Primary Turnout Speculation, Round Three
Houtopia's got numbers, so let's revisit the whole "How many folks'll vote" question (see here and here for my earlier takes). Long and short of it is that we're at 18,146 after two days. It's actually up to 26,723 Dems after three days.
So what does that mean for the total number? Houtope is pulling a reverse Chicken Little here and proclaiming the sky is rising up to 300,000 or higher. Admittedly, once the Presidential schedule started to become obvious here in Texas, I was willing to move into the territory set by another longtime campaign pro who was upping my numbers to 150-180k. After the first day, I was planning on what beer to buy for Houtope for being so gosh darn prescient with his 240k.

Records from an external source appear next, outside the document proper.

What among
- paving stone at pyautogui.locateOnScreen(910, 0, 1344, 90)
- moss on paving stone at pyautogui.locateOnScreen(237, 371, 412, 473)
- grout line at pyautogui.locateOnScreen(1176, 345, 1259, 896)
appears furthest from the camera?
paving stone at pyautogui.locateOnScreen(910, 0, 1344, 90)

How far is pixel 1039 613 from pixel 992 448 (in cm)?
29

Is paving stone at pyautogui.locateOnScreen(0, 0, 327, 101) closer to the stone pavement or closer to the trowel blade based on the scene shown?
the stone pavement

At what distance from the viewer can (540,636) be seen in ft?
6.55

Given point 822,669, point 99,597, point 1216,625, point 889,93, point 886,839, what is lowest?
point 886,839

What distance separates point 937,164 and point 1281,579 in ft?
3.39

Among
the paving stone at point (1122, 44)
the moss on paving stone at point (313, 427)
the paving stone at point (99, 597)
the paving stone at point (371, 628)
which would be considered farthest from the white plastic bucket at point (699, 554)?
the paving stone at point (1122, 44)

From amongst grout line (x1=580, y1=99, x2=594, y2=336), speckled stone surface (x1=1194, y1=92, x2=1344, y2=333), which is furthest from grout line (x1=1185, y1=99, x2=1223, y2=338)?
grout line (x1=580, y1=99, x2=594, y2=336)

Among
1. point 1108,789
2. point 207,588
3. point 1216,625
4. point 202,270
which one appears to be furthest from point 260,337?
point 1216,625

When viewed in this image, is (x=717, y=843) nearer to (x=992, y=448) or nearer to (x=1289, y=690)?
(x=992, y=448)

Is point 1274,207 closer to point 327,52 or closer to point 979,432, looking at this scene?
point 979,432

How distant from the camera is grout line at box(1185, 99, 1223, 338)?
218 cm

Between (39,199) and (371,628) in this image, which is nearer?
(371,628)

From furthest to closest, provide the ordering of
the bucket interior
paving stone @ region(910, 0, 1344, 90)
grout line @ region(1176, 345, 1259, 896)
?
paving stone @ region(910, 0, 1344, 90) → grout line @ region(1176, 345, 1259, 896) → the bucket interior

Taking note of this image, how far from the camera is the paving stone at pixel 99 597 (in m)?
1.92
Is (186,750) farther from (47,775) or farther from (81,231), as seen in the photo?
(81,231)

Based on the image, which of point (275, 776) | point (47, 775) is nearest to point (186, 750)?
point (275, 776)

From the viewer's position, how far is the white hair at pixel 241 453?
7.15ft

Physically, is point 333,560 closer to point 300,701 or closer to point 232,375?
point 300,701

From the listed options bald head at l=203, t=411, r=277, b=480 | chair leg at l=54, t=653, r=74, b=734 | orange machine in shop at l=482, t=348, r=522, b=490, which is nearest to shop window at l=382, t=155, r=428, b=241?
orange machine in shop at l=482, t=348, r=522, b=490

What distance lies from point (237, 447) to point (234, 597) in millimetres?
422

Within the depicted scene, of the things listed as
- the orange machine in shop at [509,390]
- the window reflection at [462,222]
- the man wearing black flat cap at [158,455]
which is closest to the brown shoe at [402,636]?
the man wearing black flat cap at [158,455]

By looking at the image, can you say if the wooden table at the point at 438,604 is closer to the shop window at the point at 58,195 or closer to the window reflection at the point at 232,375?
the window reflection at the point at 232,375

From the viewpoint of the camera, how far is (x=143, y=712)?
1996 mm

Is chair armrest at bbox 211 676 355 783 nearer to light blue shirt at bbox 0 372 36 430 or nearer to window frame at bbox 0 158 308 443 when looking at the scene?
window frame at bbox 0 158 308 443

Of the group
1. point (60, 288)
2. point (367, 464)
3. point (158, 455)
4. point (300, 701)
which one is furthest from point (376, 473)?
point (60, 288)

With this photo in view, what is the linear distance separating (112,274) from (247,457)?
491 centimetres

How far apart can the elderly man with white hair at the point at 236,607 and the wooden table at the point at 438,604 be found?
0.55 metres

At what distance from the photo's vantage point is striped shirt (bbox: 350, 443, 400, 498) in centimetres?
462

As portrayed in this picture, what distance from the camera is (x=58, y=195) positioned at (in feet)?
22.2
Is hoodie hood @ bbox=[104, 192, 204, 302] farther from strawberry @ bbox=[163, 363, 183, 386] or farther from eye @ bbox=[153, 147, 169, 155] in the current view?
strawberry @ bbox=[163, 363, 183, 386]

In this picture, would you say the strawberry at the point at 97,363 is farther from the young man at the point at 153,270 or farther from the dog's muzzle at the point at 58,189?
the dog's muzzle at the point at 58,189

But after a little reflection, I'm officially in wait and see mode. This weekend will tell a lot. I don't know that I'd be willing to bet heavily on this notion yet, but the question that's open in my mind is, to what extent are we merely seeing the voting habits shift. In other words, how much of this is accounting just for Primary Day voters voting early ... or folks that normally vote at the end of EV doing so earlier (call it the Obama Rally effect, if you will). Normally, the last two days of Early Vote are the days that go nuts. And maybe that same pattern holds here. The Professor has crunched some numbers that show a rather large percentage of first time primary voters, but not necessarily enough to convince me that we're headed toward 300k ... yet.
Bottom line, if the pattern of vote share holds for the weekend of early voting and for the final two days, we'll have a better read on what's changed here. And it may well be that the pattern holds and the numbers are set for takeoff into 300k-ville. But I'm still a bit skeptical of it for now. I might be willing to move closer to 200k terrain as it stands, but as we saw in the 2004 General Election, when people vote is a somewhat fluid target. And the question that nobody really knows the answer to yet is how fluid it is for this cycle, which we have absolutely no basis of comparison for.
Two points worth firming up right now, though ...
One, I'd have to have to run a shoestring countywide budget in 2010. The larger mail universe that will result from this cycle is a mixed blessing. We can identify Dems better as a result, but we're also mailing out to a primary audience who may never come back for a primary election the rest of their lives.
Secondly, the enthusiasm disparity between the two party electorates is officially a guilty pleasure to savor for this cycle.